Epstein’s accusers can still pursue civil claims against his estate for damages, which one lawyer Rolling Stone spoke with said were likely to be “massive.” And given the publicitly surrounding the case, as well as the number of victims speaking out against Epstein, the odds would very much be in their favor in civil court, says Professor Maya Simek, director of the health and human trafficking law clinic at Case Western Reserve. “Whenever you have a lot of survivors telling the same story it only increases the likelihood there would be some kind of compensation,” she says.
However, the ability to file civil suit is limited by the statute of limitations in an accuser’s state. While in New York, the recently signed Child Victims’ Act (CVA) means that anyone who was a victim of sexual abuse while they were a minor can file a civil suit against their abuser until they are 55 years old, in Florida the statute of limitations for a child sexual abuse claim is seven years until after the victim turns 18. For those who allege to have been abused by Epstein more than a decade ago, such as the victims cited in the criminal case (which concerned allegations spanning from 2002 to 2005), “it may be that they are just out of luck with civil suits against the estate,” says Levin.
In the wake of Epstein’s death, the inability to file a claim in civil court based on the statute of limitations could be devastating for survivors who were hoping to see him brought to justice. “Being able to afford the right to have remedies in either is very important to allowing someone to feel they have been made whole. When we are not able to afford that remedy to survivors, it’s absolutely a disservice,” says Simek.
That said, just because the criminal case against Epstein is over doesn’t mean that prosecutors won’t file criminal charges against the other wealthy, powerful figures implicated in his crimes, though they might now be facing an uphill battle. “He was likely a key witness against the others. It may be hard to make a case without him,” John Ellis, a criminal defense attorney and former assistant federal defender, tells Rolling Stone. All eyes will now be on one individual linked to Epstein: Ghislaine Maxwell, his ex-girlfriend and alleged “madam,” who has been heavily implicated in the allegations against Epstein and is accused of having procured young girls for him to abuse. (Maxwell has yet to be charged with any crime, and has strongly denied all of the allegations against her.)
Given that the individual criminal case against Epstein is now over (and given the immense amount of public pressure that will almost certainly ensue as a result of his death), it’s likely that the investigation into any potential coconspirators will continue. “The prosecutors now have more time on their hands, and it’s highly unlikely they will just entirely drop the inquiry,” says Levin, though given the continued investigation, it’s hard to know when this would happen, or how this will affect the unsealing of further documents, he adds.

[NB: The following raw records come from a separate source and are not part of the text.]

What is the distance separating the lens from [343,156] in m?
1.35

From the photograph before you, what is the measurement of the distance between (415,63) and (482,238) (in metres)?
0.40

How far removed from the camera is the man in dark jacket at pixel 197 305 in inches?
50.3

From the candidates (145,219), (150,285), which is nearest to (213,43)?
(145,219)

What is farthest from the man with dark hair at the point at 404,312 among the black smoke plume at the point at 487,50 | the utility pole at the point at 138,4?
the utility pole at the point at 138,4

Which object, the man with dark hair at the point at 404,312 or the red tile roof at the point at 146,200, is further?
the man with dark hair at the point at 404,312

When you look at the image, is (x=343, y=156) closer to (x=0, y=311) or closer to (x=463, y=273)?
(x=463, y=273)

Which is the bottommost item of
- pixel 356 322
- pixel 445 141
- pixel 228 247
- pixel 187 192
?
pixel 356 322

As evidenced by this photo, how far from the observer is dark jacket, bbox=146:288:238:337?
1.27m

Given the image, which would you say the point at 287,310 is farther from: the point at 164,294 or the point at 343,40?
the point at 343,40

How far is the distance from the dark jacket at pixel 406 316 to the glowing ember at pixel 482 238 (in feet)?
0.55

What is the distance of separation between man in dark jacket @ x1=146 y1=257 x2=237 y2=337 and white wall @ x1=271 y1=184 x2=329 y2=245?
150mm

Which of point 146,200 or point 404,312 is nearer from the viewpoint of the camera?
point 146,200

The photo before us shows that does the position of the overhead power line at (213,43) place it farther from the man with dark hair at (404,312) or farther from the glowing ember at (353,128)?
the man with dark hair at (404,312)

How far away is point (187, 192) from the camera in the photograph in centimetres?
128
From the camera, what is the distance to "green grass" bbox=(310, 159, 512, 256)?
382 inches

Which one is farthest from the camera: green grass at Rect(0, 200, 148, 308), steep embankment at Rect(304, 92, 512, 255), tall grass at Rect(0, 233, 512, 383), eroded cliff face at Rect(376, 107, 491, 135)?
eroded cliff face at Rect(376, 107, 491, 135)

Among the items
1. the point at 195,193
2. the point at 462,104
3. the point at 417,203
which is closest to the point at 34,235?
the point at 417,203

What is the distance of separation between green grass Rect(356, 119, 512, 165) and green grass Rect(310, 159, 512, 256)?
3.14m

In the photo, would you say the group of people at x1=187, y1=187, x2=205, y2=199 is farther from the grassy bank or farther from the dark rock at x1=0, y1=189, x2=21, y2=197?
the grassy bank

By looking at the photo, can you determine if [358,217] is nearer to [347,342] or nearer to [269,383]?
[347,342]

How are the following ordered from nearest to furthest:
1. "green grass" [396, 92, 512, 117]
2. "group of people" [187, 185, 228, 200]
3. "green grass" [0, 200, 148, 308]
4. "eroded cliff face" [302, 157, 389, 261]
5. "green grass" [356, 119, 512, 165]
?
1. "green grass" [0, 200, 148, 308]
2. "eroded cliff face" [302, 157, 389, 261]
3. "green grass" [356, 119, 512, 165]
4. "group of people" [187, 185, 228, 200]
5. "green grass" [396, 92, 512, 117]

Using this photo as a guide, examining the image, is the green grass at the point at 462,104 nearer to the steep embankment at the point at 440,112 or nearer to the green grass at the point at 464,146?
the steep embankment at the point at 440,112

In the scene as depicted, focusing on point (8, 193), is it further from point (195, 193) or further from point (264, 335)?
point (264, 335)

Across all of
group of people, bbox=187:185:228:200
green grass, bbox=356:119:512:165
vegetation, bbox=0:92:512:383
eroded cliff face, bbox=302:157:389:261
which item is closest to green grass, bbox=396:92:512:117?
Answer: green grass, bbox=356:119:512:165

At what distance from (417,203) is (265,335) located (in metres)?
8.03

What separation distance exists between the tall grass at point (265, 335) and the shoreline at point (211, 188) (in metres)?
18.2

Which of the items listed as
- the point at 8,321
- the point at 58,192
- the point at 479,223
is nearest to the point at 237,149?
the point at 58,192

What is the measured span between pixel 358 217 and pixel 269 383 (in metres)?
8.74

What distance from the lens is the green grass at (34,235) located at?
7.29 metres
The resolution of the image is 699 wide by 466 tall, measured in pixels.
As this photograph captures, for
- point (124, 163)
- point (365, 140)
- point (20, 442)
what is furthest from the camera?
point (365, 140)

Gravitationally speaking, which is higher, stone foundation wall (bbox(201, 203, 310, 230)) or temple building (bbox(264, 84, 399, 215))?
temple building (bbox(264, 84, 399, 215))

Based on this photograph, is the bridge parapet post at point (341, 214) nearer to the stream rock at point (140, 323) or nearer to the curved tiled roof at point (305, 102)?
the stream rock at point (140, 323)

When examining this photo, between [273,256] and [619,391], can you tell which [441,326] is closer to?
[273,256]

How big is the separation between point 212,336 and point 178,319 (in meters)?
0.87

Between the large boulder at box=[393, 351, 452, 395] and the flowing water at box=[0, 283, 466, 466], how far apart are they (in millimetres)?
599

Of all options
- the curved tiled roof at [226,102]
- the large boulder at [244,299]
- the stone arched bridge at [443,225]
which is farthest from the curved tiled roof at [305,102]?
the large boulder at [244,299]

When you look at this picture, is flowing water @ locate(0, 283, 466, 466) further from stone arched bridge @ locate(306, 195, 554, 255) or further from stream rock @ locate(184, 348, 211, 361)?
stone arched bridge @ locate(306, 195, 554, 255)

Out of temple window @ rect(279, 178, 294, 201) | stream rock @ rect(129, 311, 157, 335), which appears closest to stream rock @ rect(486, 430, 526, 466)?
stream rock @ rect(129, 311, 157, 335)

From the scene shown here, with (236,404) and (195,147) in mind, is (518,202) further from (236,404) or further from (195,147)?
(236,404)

Ultimately, however, while the individual criminal case against Epstein ends with his death, the investigation into the allegations against him — and the people implicated in these allegations — is far from over. “Epstein is gone, but justice must still be served. I hope the authorities will pursue and prosecute his accomplices and enablers, and ensure redress for his victims,” Araoz says. And the fact that Epstein will never fully see justice in the criminal system, combined with the outrage and confusion many are now feeling over how this could have happened in the first place, will “ultimately translate to increased pressure on the government to investigate those who facilitated his crimes. I think that’s much more likely now,” says Levin.
Aug. 10, 2019, 1:10 p.m.: This story has been updated.